4734 sayılı Kamu İhale Kanunu’nun İhalelere Yönelik Başvurular başlıklı 54. maddesinde, şikâyet ve itirazen şikâyet başvurularının dava açılmadan önce tüketilmesi zorunlu idari başvuru yolları olduğu; 55. maddesinde, şikâyet başvurusunun ihaleyi yapan idareye yapılacağı, idarenin, şikâyet başvurusu üzerine gerekli incelemeyi yaparak on gün içinde gerekçeli bir karar alacağı, alınan kararın, şikâyetçi ile diğer aday veya istekliler ile istekli olabileceklere karar tarihini izleyen üç gün içinde bildirildireceği, belirtilen süre içinde bir karar alınmaması durumunda başvuru sahibi tarafından karar verme süresinin bitimini, süresinde alınan kararın uygun bulunmaması durumunda ise başvuru sahibi dahil aday, istekli veya istekli olabilecekler tarafından idarece kararın bildirimini izleyen on gün içinde Kuruma itirazen şikâyet başvurusunda bulunulabileceği; 56. maddesinde ise, İdareye şikâyet başvurusunda bulunan veya idarece alınan kararı uygun bulmayan aday, istekli veya istekli olabilecekler tarafından 55. maddenin dördüncü fıkrasında belirtilen hallerde ve sürede, sözleşme imzalanmadan önce itirazen şikâyet başvurusunda bulunulabilecekleri, Kurum’un itirazen şikâyet başvurularını başvuru sahibinin iddiaları ile idarenin şikâyet sürecinde aldığı kararda belirtilen hususlar ve itiraz edilen işlemler bakımından eşit muamele ilkesinin ihlal edilip edilmediği açılarından inceleyeceği düzenlemesine; İhalelere Yönelik Başvurular Hakkında Yönetmeliğin “Başvuruların Şekil Unsurları” başlıklı 8. maddesinin onuncu fıkrasında da, “İdarenin şikayet üzerine aldığı kararda belirtilen hususlar hariç, şikayet başvurusunda belirtilmeyen hususlar itirazen şikayet başvurusuna konu edilemez” düzenlemesine yer verilmiştir.
Kamu İhale Kanunu’nda şikâyet ve itirazen şikâyet sürecinin kademeli bir şekilde yapılması öngörülmüş ve buna göre, önce idareye usulûne uygun bir şikâyet başvurusunun yapılması, bunun neticesinde alınan karar uygun bulunmaz ise Kamu İhale Kurumu’na itirazen şikâyet başvurusunda bulunulabilmesi düzenlenmiştir.
Şikâyet yoluna gidilmeden itirazen şikâyete gidilemeyeceğine göre şikâyet dilekçesinde belirtilmeyen hususların da itirazen şikâyete konu edilememesi, ileri sürülse bile Kamu İhale Kurumu’nun bu iddiaları incelememesi gerekmektedir.
Bu itibarla, Kamu İhale Kurumu’nun itirazen şikâyet başvurularını şikâyet dilekçesinde ileri sürülen iddialar ve idarenin şikâyet üzerine aldığı kararda belirtilen hususlarla sınırlı olarak incelemesi gerekmektedir.
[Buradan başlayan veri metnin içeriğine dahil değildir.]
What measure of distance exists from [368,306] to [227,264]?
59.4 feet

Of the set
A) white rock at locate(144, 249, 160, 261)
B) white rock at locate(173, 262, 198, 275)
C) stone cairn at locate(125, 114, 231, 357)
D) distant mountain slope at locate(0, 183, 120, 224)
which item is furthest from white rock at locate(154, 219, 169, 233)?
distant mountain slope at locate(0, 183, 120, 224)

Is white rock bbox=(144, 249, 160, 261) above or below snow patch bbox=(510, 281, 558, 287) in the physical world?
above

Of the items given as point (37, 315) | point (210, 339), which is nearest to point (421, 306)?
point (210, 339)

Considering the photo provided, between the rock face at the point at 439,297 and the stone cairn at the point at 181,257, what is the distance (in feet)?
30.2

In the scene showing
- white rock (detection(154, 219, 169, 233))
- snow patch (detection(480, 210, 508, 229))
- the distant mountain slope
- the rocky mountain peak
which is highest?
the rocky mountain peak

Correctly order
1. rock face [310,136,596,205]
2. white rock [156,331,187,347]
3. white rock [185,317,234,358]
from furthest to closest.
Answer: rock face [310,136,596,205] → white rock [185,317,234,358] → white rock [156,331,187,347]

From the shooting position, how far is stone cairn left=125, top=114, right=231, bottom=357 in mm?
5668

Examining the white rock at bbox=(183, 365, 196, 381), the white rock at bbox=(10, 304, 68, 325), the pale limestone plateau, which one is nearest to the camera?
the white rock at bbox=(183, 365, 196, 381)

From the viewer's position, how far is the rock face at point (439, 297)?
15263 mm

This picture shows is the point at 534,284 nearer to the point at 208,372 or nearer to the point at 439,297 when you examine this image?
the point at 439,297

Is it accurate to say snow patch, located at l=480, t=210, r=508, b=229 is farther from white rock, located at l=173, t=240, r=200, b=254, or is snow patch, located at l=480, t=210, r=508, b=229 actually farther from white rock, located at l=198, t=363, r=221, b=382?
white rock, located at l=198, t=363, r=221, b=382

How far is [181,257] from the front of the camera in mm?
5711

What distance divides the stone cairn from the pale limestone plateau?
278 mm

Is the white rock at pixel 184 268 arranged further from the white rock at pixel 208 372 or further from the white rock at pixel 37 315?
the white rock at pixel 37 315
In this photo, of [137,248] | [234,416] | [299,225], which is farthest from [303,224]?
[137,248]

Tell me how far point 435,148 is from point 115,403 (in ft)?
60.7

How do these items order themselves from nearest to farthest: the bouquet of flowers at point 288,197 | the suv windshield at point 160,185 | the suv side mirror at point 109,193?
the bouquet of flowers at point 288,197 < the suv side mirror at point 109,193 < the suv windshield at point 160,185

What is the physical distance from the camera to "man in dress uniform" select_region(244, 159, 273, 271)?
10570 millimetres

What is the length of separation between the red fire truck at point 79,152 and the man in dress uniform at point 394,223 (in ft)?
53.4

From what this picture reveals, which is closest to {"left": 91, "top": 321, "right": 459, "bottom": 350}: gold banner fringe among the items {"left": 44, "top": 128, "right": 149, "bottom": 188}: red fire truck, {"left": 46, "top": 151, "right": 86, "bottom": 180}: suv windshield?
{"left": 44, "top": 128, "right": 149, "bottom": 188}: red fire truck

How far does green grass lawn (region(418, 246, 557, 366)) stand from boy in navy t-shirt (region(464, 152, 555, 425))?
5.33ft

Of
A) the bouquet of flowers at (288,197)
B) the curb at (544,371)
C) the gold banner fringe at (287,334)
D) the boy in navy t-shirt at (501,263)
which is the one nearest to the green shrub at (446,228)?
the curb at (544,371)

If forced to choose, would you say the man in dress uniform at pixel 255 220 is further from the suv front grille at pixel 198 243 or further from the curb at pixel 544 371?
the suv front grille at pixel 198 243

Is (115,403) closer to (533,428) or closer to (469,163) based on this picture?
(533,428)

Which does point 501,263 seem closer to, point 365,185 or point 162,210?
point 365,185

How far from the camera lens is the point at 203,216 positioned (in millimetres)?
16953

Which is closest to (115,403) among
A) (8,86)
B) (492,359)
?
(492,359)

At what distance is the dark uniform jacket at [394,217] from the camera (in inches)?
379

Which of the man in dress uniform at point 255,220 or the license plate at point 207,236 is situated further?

Aksi halde şikâyet aşamasında ileri sürülmeyen konu yönünden Kanun’un zorunlu olarak aradığı “şikâyet” aşaması atlanarak doğrudan itirazen şikâyet yolu açılır ki, bu durumda mercii tecavüzü oluşturacağı gibi Kanun’un emredici bir hükmünün uygulanmaması sonucunu doğurur.
Açıklanan nedenlerle, davacının 4. İddiası yönünden mahkeme kararının iptale ilişkin kısmının bozulmasına ve davanın reddine karar verilmesi gerektiği oyuyla kararın bu kısmına katılmıyoruz.